By Richard Carreño
Camino Press (2021)
BOOK'S STARTLING REVELATIONS
GET ACCLAIM FROM LOCAL AUTHOR
By Ron Jones
Amazon.com
This is no hagiography. Where there are skeletons in the cupboard (and there are), Richard Carreño relishes dragging them out into the light of day. I consider myself a reasonably well-read amateur Liverpool historian, but confess that I had never heard of John H. McFadden. And neither had any of my fellow local history buffs, despite the fact that he and brother George headed up the biggest firm of cotton dealers not just in Liverpool during the late Victorian and early Edwardian era when the city was indisputably “King Cotton”, but on both sides of the Atlantic.
Like John Howard McFadden's life itself, this is a book of two halves covering his early and later years in Philadelphia and his two decades or so in Liverpool when he was at the height of his cotton dealing powers. In spite of his business success and the great wealth that went with it, McFadden largely lived his life under the radar. So, it is thanks to Carreño that he has managed to tease out so much of the detail of his life. Aside from dealing in cotton futures, McFadden had three main passions, and the money to indulge them: medical research (of which Liverpool was a major beneficiary), polar exploration (and in particular Antarctic explorer Sir Ernest Shackleton), and assembling an outstanding private collection of 18th and 19th century British paintings by the great masters.

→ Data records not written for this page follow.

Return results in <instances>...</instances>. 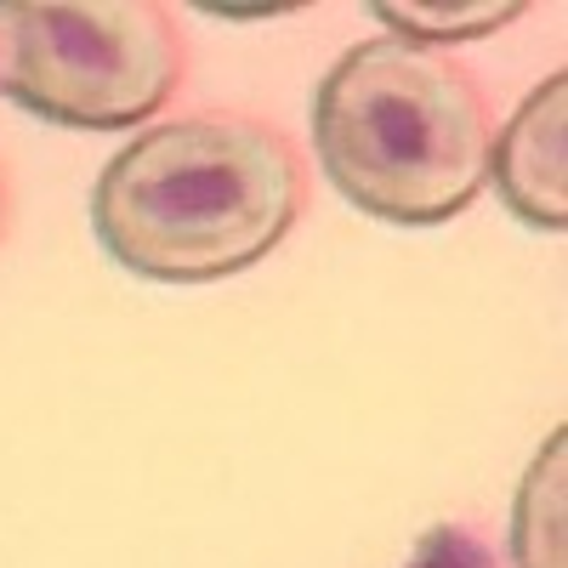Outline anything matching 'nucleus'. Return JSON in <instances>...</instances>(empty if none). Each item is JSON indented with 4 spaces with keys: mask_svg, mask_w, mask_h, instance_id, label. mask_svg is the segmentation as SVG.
<instances>
[{
    "mask_svg": "<svg viewBox=\"0 0 568 568\" xmlns=\"http://www.w3.org/2000/svg\"><path fill=\"white\" fill-rule=\"evenodd\" d=\"M307 205L296 142L251 114L142 131L91 187V233L136 278L216 284L284 245Z\"/></svg>",
    "mask_w": 568,
    "mask_h": 568,
    "instance_id": "f257e3e1",
    "label": "nucleus"
},
{
    "mask_svg": "<svg viewBox=\"0 0 568 568\" xmlns=\"http://www.w3.org/2000/svg\"><path fill=\"white\" fill-rule=\"evenodd\" d=\"M313 142L336 194L364 216L433 227L489 182V109L466 69L409 40H358L313 91Z\"/></svg>",
    "mask_w": 568,
    "mask_h": 568,
    "instance_id": "f03ea898",
    "label": "nucleus"
},
{
    "mask_svg": "<svg viewBox=\"0 0 568 568\" xmlns=\"http://www.w3.org/2000/svg\"><path fill=\"white\" fill-rule=\"evenodd\" d=\"M182 40L154 0H7L0 98L74 131H125L171 103Z\"/></svg>",
    "mask_w": 568,
    "mask_h": 568,
    "instance_id": "7ed1b4c3",
    "label": "nucleus"
},
{
    "mask_svg": "<svg viewBox=\"0 0 568 568\" xmlns=\"http://www.w3.org/2000/svg\"><path fill=\"white\" fill-rule=\"evenodd\" d=\"M568 74H551L546 85L529 91V103L517 109L489 142V171L500 182V200L511 205L517 222L557 233L568 222V187H562V160H568Z\"/></svg>",
    "mask_w": 568,
    "mask_h": 568,
    "instance_id": "20e7f679",
    "label": "nucleus"
},
{
    "mask_svg": "<svg viewBox=\"0 0 568 568\" xmlns=\"http://www.w3.org/2000/svg\"><path fill=\"white\" fill-rule=\"evenodd\" d=\"M562 449L568 438L551 433L529 466V478L517 484V506H511V562L517 568H562Z\"/></svg>",
    "mask_w": 568,
    "mask_h": 568,
    "instance_id": "39448f33",
    "label": "nucleus"
},
{
    "mask_svg": "<svg viewBox=\"0 0 568 568\" xmlns=\"http://www.w3.org/2000/svg\"><path fill=\"white\" fill-rule=\"evenodd\" d=\"M375 18L393 23V40L426 45V40H466V34H489L506 29L511 18H524V7H375Z\"/></svg>",
    "mask_w": 568,
    "mask_h": 568,
    "instance_id": "423d86ee",
    "label": "nucleus"
},
{
    "mask_svg": "<svg viewBox=\"0 0 568 568\" xmlns=\"http://www.w3.org/2000/svg\"><path fill=\"white\" fill-rule=\"evenodd\" d=\"M404 568H495V557H489V546L478 535H466L455 524H433L415 540Z\"/></svg>",
    "mask_w": 568,
    "mask_h": 568,
    "instance_id": "0eeeda50",
    "label": "nucleus"
},
{
    "mask_svg": "<svg viewBox=\"0 0 568 568\" xmlns=\"http://www.w3.org/2000/svg\"><path fill=\"white\" fill-rule=\"evenodd\" d=\"M0 222H7V176H0Z\"/></svg>",
    "mask_w": 568,
    "mask_h": 568,
    "instance_id": "6e6552de",
    "label": "nucleus"
}]
</instances>
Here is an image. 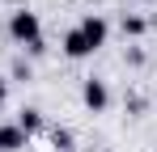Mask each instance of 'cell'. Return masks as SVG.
<instances>
[{
    "instance_id": "cell-2",
    "label": "cell",
    "mask_w": 157,
    "mask_h": 152,
    "mask_svg": "<svg viewBox=\"0 0 157 152\" xmlns=\"http://www.w3.org/2000/svg\"><path fill=\"white\" fill-rule=\"evenodd\" d=\"M81 38H85V47L89 51H98V47H106V34H110V21H106L102 13H89V17H81Z\"/></svg>"
},
{
    "instance_id": "cell-11",
    "label": "cell",
    "mask_w": 157,
    "mask_h": 152,
    "mask_svg": "<svg viewBox=\"0 0 157 152\" xmlns=\"http://www.w3.org/2000/svg\"><path fill=\"white\" fill-rule=\"evenodd\" d=\"M140 4H153V0H140Z\"/></svg>"
},
{
    "instance_id": "cell-3",
    "label": "cell",
    "mask_w": 157,
    "mask_h": 152,
    "mask_svg": "<svg viewBox=\"0 0 157 152\" xmlns=\"http://www.w3.org/2000/svg\"><path fill=\"white\" fill-rule=\"evenodd\" d=\"M81 101H85L94 114H102L106 106H110V89H106V80H98V76H85V85H81Z\"/></svg>"
},
{
    "instance_id": "cell-10",
    "label": "cell",
    "mask_w": 157,
    "mask_h": 152,
    "mask_svg": "<svg viewBox=\"0 0 157 152\" xmlns=\"http://www.w3.org/2000/svg\"><path fill=\"white\" fill-rule=\"evenodd\" d=\"M4 101H9V80L0 76V106H4Z\"/></svg>"
},
{
    "instance_id": "cell-7",
    "label": "cell",
    "mask_w": 157,
    "mask_h": 152,
    "mask_svg": "<svg viewBox=\"0 0 157 152\" xmlns=\"http://www.w3.org/2000/svg\"><path fill=\"white\" fill-rule=\"evenodd\" d=\"M144 30H149V21H144V17H136V13H123V34H128V38H140V34H144Z\"/></svg>"
},
{
    "instance_id": "cell-9",
    "label": "cell",
    "mask_w": 157,
    "mask_h": 152,
    "mask_svg": "<svg viewBox=\"0 0 157 152\" xmlns=\"http://www.w3.org/2000/svg\"><path fill=\"white\" fill-rule=\"evenodd\" d=\"M13 76H17V80H30V63H21V59H17V63H13Z\"/></svg>"
},
{
    "instance_id": "cell-8",
    "label": "cell",
    "mask_w": 157,
    "mask_h": 152,
    "mask_svg": "<svg viewBox=\"0 0 157 152\" xmlns=\"http://www.w3.org/2000/svg\"><path fill=\"white\" fill-rule=\"evenodd\" d=\"M51 144H55L59 152H72V131H64V127H55V131H51Z\"/></svg>"
},
{
    "instance_id": "cell-1",
    "label": "cell",
    "mask_w": 157,
    "mask_h": 152,
    "mask_svg": "<svg viewBox=\"0 0 157 152\" xmlns=\"http://www.w3.org/2000/svg\"><path fill=\"white\" fill-rule=\"evenodd\" d=\"M9 38L17 42V47L26 51H43V21H38V13H30V9H17L13 17H9Z\"/></svg>"
},
{
    "instance_id": "cell-5",
    "label": "cell",
    "mask_w": 157,
    "mask_h": 152,
    "mask_svg": "<svg viewBox=\"0 0 157 152\" xmlns=\"http://www.w3.org/2000/svg\"><path fill=\"white\" fill-rule=\"evenodd\" d=\"M64 55H68V59H85V55H94V51L85 47V38H81V30H77V25L64 34Z\"/></svg>"
},
{
    "instance_id": "cell-4",
    "label": "cell",
    "mask_w": 157,
    "mask_h": 152,
    "mask_svg": "<svg viewBox=\"0 0 157 152\" xmlns=\"http://www.w3.org/2000/svg\"><path fill=\"white\" fill-rule=\"evenodd\" d=\"M26 144H30V135L17 123H4V127H0V152H21Z\"/></svg>"
},
{
    "instance_id": "cell-6",
    "label": "cell",
    "mask_w": 157,
    "mask_h": 152,
    "mask_svg": "<svg viewBox=\"0 0 157 152\" xmlns=\"http://www.w3.org/2000/svg\"><path fill=\"white\" fill-rule=\"evenodd\" d=\"M17 127H21L26 135H38V131H43V110H34V106H26V110L17 114Z\"/></svg>"
}]
</instances>
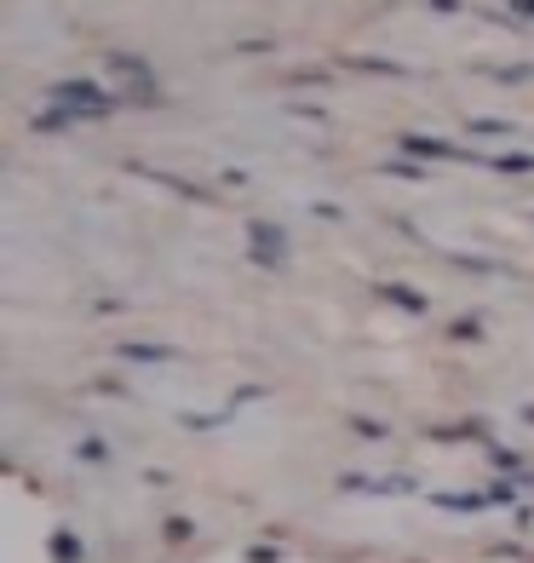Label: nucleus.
<instances>
[{"label": "nucleus", "mask_w": 534, "mask_h": 563, "mask_svg": "<svg viewBox=\"0 0 534 563\" xmlns=\"http://www.w3.org/2000/svg\"><path fill=\"white\" fill-rule=\"evenodd\" d=\"M402 150H409V156H443V162H482V156H466V150H454V144H443V139H402ZM489 167V162H482Z\"/></svg>", "instance_id": "nucleus-4"}, {"label": "nucleus", "mask_w": 534, "mask_h": 563, "mask_svg": "<svg viewBox=\"0 0 534 563\" xmlns=\"http://www.w3.org/2000/svg\"><path fill=\"white\" fill-rule=\"evenodd\" d=\"M489 167L494 173H534V156H523V150L518 156H489Z\"/></svg>", "instance_id": "nucleus-6"}, {"label": "nucleus", "mask_w": 534, "mask_h": 563, "mask_svg": "<svg viewBox=\"0 0 534 563\" xmlns=\"http://www.w3.org/2000/svg\"><path fill=\"white\" fill-rule=\"evenodd\" d=\"M53 104H69V115L81 121V115H110V92H98L92 81H58L53 87Z\"/></svg>", "instance_id": "nucleus-1"}, {"label": "nucleus", "mask_w": 534, "mask_h": 563, "mask_svg": "<svg viewBox=\"0 0 534 563\" xmlns=\"http://www.w3.org/2000/svg\"><path fill=\"white\" fill-rule=\"evenodd\" d=\"M379 294H386L391 305H402V311H414V317L425 311V294H420V288H397V282H386V288H379Z\"/></svg>", "instance_id": "nucleus-5"}, {"label": "nucleus", "mask_w": 534, "mask_h": 563, "mask_svg": "<svg viewBox=\"0 0 534 563\" xmlns=\"http://www.w3.org/2000/svg\"><path fill=\"white\" fill-rule=\"evenodd\" d=\"M247 242H253V260H259V265H282L288 260V236L276 224H265V219L247 224Z\"/></svg>", "instance_id": "nucleus-2"}, {"label": "nucleus", "mask_w": 534, "mask_h": 563, "mask_svg": "<svg viewBox=\"0 0 534 563\" xmlns=\"http://www.w3.org/2000/svg\"><path fill=\"white\" fill-rule=\"evenodd\" d=\"M110 69L121 75V81H133V87H138L144 104H156V75H149V64H144V58H121V53H115V58H110Z\"/></svg>", "instance_id": "nucleus-3"}]
</instances>
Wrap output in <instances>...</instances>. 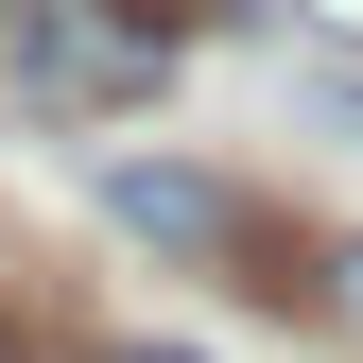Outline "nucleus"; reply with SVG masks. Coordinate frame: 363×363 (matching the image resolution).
I'll use <instances>...</instances> for the list:
<instances>
[{"label": "nucleus", "mask_w": 363, "mask_h": 363, "mask_svg": "<svg viewBox=\"0 0 363 363\" xmlns=\"http://www.w3.org/2000/svg\"><path fill=\"white\" fill-rule=\"evenodd\" d=\"M191 52V0H0V104L35 121H121Z\"/></svg>", "instance_id": "obj_1"}, {"label": "nucleus", "mask_w": 363, "mask_h": 363, "mask_svg": "<svg viewBox=\"0 0 363 363\" xmlns=\"http://www.w3.org/2000/svg\"><path fill=\"white\" fill-rule=\"evenodd\" d=\"M104 363H208V346H104Z\"/></svg>", "instance_id": "obj_5"}, {"label": "nucleus", "mask_w": 363, "mask_h": 363, "mask_svg": "<svg viewBox=\"0 0 363 363\" xmlns=\"http://www.w3.org/2000/svg\"><path fill=\"white\" fill-rule=\"evenodd\" d=\"M104 208L139 225V242H191V259H259L242 191H225V173H191V156H121V173H104Z\"/></svg>", "instance_id": "obj_2"}, {"label": "nucleus", "mask_w": 363, "mask_h": 363, "mask_svg": "<svg viewBox=\"0 0 363 363\" xmlns=\"http://www.w3.org/2000/svg\"><path fill=\"white\" fill-rule=\"evenodd\" d=\"M294 35H329V52H363V0H294Z\"/></svg>", "instance_id": "obj_4"}, {"label": "nucleus", "mask_w": 363, "mask_h": 363, "mask_svg": "<svg viewBox=\"0 0 363 363\" xmlns=\"http://www.w3.org/2000/svg\"><path fill=\"white\" fill-rule=\"evenodd\" d=\"M311 311H329V329H363V242H329V259H311Z\"/></svg>", "instance_id": "obj_3"}]
</instances>
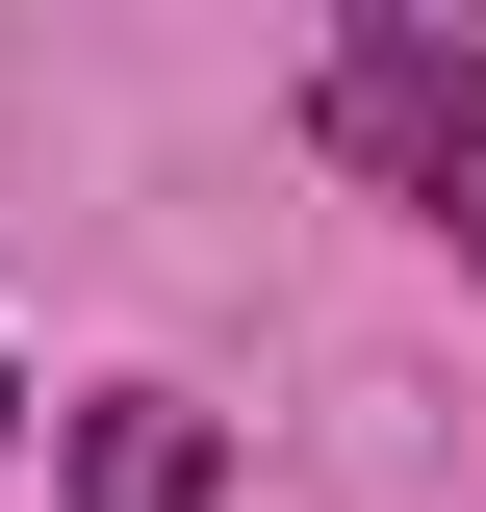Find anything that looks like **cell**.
<instances>
[{
	"label": "cell",
	"mask_w": 486,
	"mask_h": 512,
	"mask_svg": "<svg viewBox=\"0 0 486 512\" xmlns=\"http://www.w3.org/2000/svg\"><path fill=\"white\" fill-rule=\"evenodd\" d=\"M307 128H333L410 231H461V256H486V52H461V26L359 0V26H333V77H307Z\"/></svg>",
	"instance_id": "1"
},
{
	"label": "cell",
	"mask_w": 486,
	"mask_h": 512,
	"mask_svg": "<svg viewBox=\"0 0 486 512\" xmlns=\"http://www.w3.org/2000/svg\"><path fill=\"white\" fill-rule=\"evenodd\" d=\"M77 512H205V410H77Z\"/></svg>",
	"instance_id": "2"
},
{
	"label": "cell",
	"mask_w": 486,
	"mask_h": 512,
	"mask_svg": "<svg viewBox=\"0 0 486 512\" xmlns=\"http://www.w3.org/2000/svg\"><path fill=\"white\" fill-rule=\"evenodd\" d=\"M0 436H26V384H0Z\"/></svg>",
	"instance_id": "3"
}]
</instances>
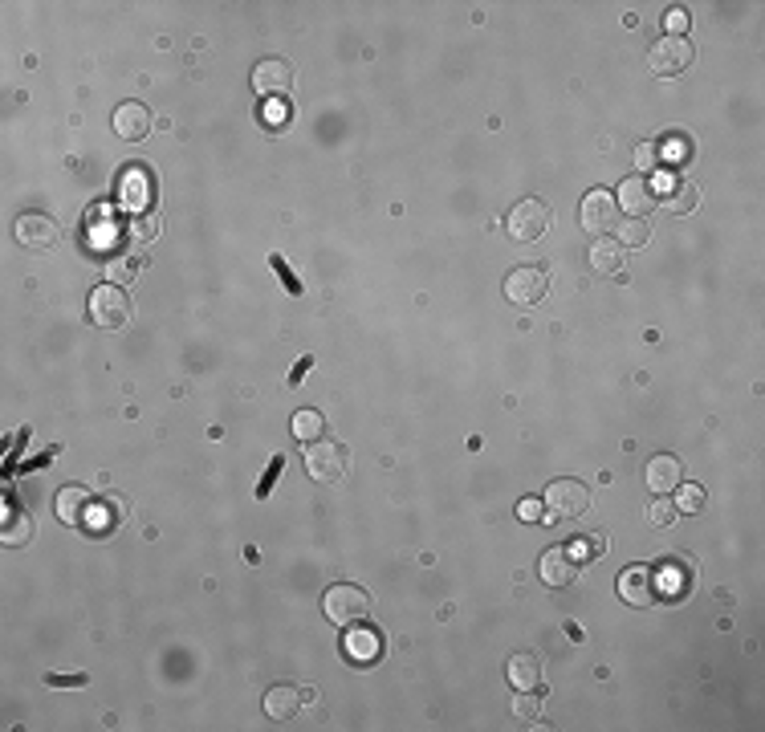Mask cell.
I'll use <instances>...</instances> for the list:
<instances>
[{
    "label": "cell",
    "mask_w": 765,
    "mask_h": 732,
    "mask_svg": "<svg viewBox=\"0 0 765 732\" xmlns=\"http://www.w3.org/2000/svg\"><path fill=\"white\" fill-rule=\"evenodd\" d=\"M322 606H326V618H330V623L358 626V623L371 618V594L358 590V586H350V582H342V586H330V590H326Z\"/></svg>",
    "instance_id": "1"
},
{
    "label": "cell",
    "mask_w": 765,
    "mask_h": 732,
    "mask_svg": "<svg viewBox=\"0 0 765 732\" xmlns=\"http://www.w3.org/2000/svg\"><path fill=\"white\" fill-rule=\"evenodd\" d=\"M586 504H590V493H586V484H578V480H553V484H545L542 493V509L545 517L553 521H570V517H582Z\"/></svg>",
    "instance_id": "2"
},
{
    "label": "cell",
    "mask_w": 765,
    "mask_h": 732,
    "mask_svg": "<svg viewBox=\"0 0 765 732\" xmlns=\"http://www.w3.org/2000/svg\"><path fill=\"white\" fill-rule=\"evenodd\" d=\"M346 464H350V452L334 439H314L306 444V472L317 480V484H334V480L346 476Z\"/></svg>",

Whilst McFadden largely amassed his fortune during his days in Liverpool, it was his birthplace of Philadelphia that was the main recipient of his largesse. Having spent the greater part of his life buying British masterpieces, what to do with them with life drawing to a close? The answer was to donate them to his hometown. But the canny McFadden had one stipulation: the “City of Brotherly Love” must first build a fitting gallery in which to display them…and build it within a challenging timespan. Hence the Philadelphia Museum of Art. Carreño has undertaken impressive research into this whole saga, which rightly takes up a goodly part of the book.
In other hands this biography might have resulted in a worthy but rather dull account of an extraordinary man leading a fairly ordinary life, but in Carreño’s hands it comes to life, mainly because it is so well-researched and entertainingly written.
Ron Jones is a journalist based in Liverpool. He is the author of The American Connection: The Story of Liverpool's Links with America from Christopher Columbus to The Beatles.